Copy out the account of Tawon Boyd's death, starting with "At this point, police" and going on through "a full-on attack.", updated so that "prone position" reads "face-down position".

→ Exercise passage
◇ ◇ ◇ ◇ ◇ ◇ ◇

Baltimore man dies after being ‘attacked’ by police
Tawon Boyd died at the age of 21 on Wednesday. While the autopsy is still pending, his attorney claims that brain swelling along with kidney and heart failure all contributed to his death. All three things can theoretically be attributed to blunt force trauma, which witnesses believe he incurred while the police roughly subdued him.
Tawon Boyd called the police last Wednesday while having an argument with his girlfriend, Deona Styron. Officers responded to his emergency call, requesting an ambulance, citing that he felt disoriented and needed to go to the hospital, attorney Latoya Francis-Williams said in a statement.
“They really were supposed to be there to get him to the nearest healthcare facility,” Francis-Williams wrote.
However, when police found him, he was described in reports as “confused and paranoid” while he claimed that his girlfriend “got him intoxicated and is secretly recording him while someone else is in the home,” the police report read.
The report claims that Boyd tried to climb into two police vehicles and then began pounding on his neighbor’s doors and demanded that they call the police. “It was obvious suspect Boyd was under the influence of a narcotic and/or suffering [REDACTED] and needed to be taken to the hospital for emergency evaluation,” the report read.
At this point, police began to physically subdue him. Witnesses claimed seeing Officer Bowman approach Boyd and then “really started wailing” on Boyd while he was in a prone position on the ground.
Witnesses claimed to see Bowman straddle Boyd’s back and use one arm to put Boyd’s face into a chokehold position. While the police report claims that “officers were able to get him under control by using our body weight to keep him on the ground. Officer Bowman controlled Suspect Boyd’s head and arms by holding him down with his arms while I held Suspect Boyd down by leaning on his buttocks/thigh area with my knees and using my arms,” witnesses report seeing a full-on attack.

◇ ◇ ◇ ◇ ◇ ◇ ◇

Spatial grounding data

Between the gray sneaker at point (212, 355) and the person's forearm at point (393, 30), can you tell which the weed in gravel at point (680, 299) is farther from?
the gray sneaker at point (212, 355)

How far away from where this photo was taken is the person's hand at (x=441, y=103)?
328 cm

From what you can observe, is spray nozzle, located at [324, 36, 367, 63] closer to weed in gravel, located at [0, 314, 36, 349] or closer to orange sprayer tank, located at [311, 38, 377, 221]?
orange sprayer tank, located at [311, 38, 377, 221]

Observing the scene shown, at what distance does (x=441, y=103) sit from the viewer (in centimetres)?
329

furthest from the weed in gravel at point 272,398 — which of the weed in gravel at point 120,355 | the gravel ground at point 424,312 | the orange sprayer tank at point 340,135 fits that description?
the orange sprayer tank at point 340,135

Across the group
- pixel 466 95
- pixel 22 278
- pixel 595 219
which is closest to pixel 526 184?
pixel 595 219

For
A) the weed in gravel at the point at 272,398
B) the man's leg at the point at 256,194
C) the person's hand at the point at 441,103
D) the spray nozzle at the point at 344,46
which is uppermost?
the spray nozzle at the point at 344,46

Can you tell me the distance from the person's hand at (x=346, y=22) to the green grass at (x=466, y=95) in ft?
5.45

◇ ◇ ◇ ◇ ◇ ◇ ◇

→ Solution to this task
At this point, police began to physically subdue him. Witnesses claimed seeing Officer Bowman approach Boyd and then “really started wailing” on Boyd while he was in a face-down position on the ground.
Witnesses claimed to see Bowman straddle Boyd’s back and use one arm to put Boyd’s face into a chokehold position. While the police report claims that “officers were able to get him under control by using our body weight to keep him on the ground. Officer Bowman controlled Suspect Boyd’s head and arms by holding him down with his arms while I held Suspect Boyd down by leaning on his buttocks/thigh area with my knees and using my arms,” witnesses report seeing a full-on attack.